§ **Work order A**: Retype the passage on grey IT in health systems from "Turning grey hair" to "a national solution.", keeping every word and punctuation mark unchanged.
§ **Work order B**: Continue the passage on grey IT in health systems, picking up after its final sentence.

§ **Supplied passage**:
▶

First published in the HIMSS British Journal in August 2016.
Turning grey hair to darker hair to protect youthful looks has been a trend for decades, and yet in IT we want maturity to not be grey, kind of odd really! Whether we are calling it shadow IT or grey IT it doesn’t matter. What does matter is that every national health system that has tried to implement a country wide digital answer to connected health first, has to at least understand the different shades of grey that exist in the system.
This has to be done before any success can be made of a national solution.

◀

§ **Information given**:
▶

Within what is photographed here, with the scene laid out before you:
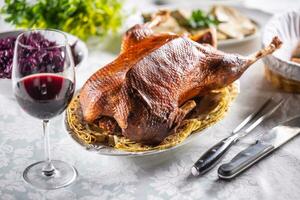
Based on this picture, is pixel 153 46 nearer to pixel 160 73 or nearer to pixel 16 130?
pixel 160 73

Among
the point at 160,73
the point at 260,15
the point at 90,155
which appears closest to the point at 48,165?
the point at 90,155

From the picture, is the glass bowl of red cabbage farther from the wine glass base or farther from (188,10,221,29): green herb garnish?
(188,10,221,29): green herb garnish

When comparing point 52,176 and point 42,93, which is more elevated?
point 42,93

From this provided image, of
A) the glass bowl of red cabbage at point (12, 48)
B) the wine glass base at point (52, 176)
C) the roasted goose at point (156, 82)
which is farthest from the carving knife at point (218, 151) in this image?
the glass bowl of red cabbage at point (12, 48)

◀
▶

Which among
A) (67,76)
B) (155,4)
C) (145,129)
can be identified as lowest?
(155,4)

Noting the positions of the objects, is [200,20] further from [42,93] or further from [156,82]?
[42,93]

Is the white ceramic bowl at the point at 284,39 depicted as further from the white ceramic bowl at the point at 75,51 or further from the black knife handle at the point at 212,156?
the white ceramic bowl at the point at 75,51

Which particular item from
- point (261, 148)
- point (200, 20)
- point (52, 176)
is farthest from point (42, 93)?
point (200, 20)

◀
▶

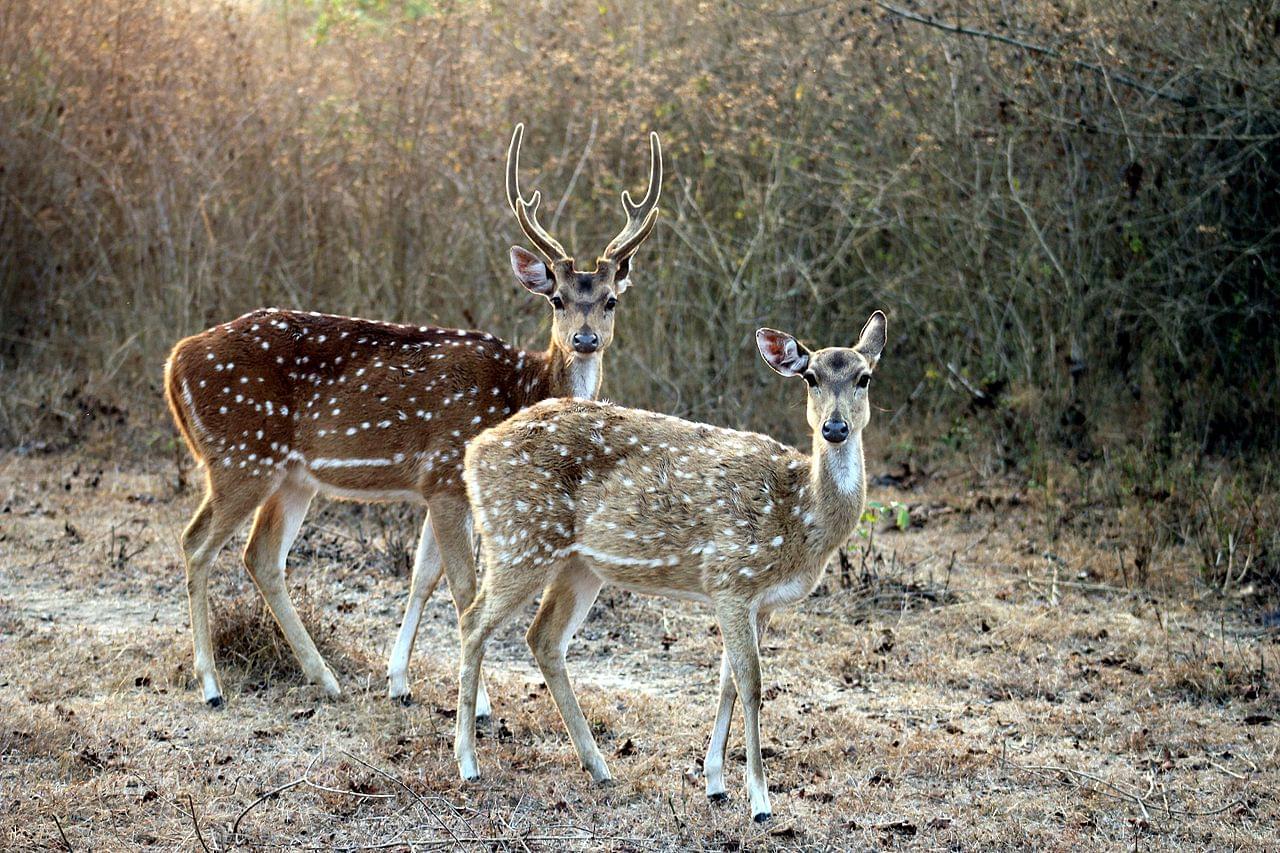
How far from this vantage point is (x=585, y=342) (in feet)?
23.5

◀

§ **Exercise answer A**:
Turning grey hair to darker hair to protect youthful looks has been a trend for decades, and yet in IT we want maturity to not be grey, kind of odd really! Whether we are calling it shadow IT or grey IT it doesn’t matter. What does matter is that every national health system that has tried to implement a country wide digital answer to connected health first, has to at least understand the different shades of grey that exist in the system.
This has to be done before any success can be made of a national solution.

§ **Exercise answer B**:
No matter the pantone of grey that has been implemented it will exist in health perhaps more than in any other business area. Why is health so grey in its IT delivery? I would suggest it’s down to health lagging behind in the ability to innovate and adopt new technology particularly at a national level. Local health technology projects are able to adopt business change and technology at a rate akin to the consumerisation of digital, but ask a national system to do so and it is like asking the plumber how much for the washing machine to be fixed, a whole lot of teeth sucking and estimation ensues. Engagement in grey IT is also a huge factor, a grey IT solution probably is clinically led from the offset, as it is highly likely that a clinician has championed the greyness and because of this a national public engagement is not going to be necessary, because locally it can normally be achieved with less concern due to the smaller implementation scale. This element I worry about the most though, how many grey IT projects meet the data protection requirements applied to health are or indeed the cyber security protection that health needs more and more of? And as a health IT leader how many projects are you going to be asked to take on when the going gets a bit tougher.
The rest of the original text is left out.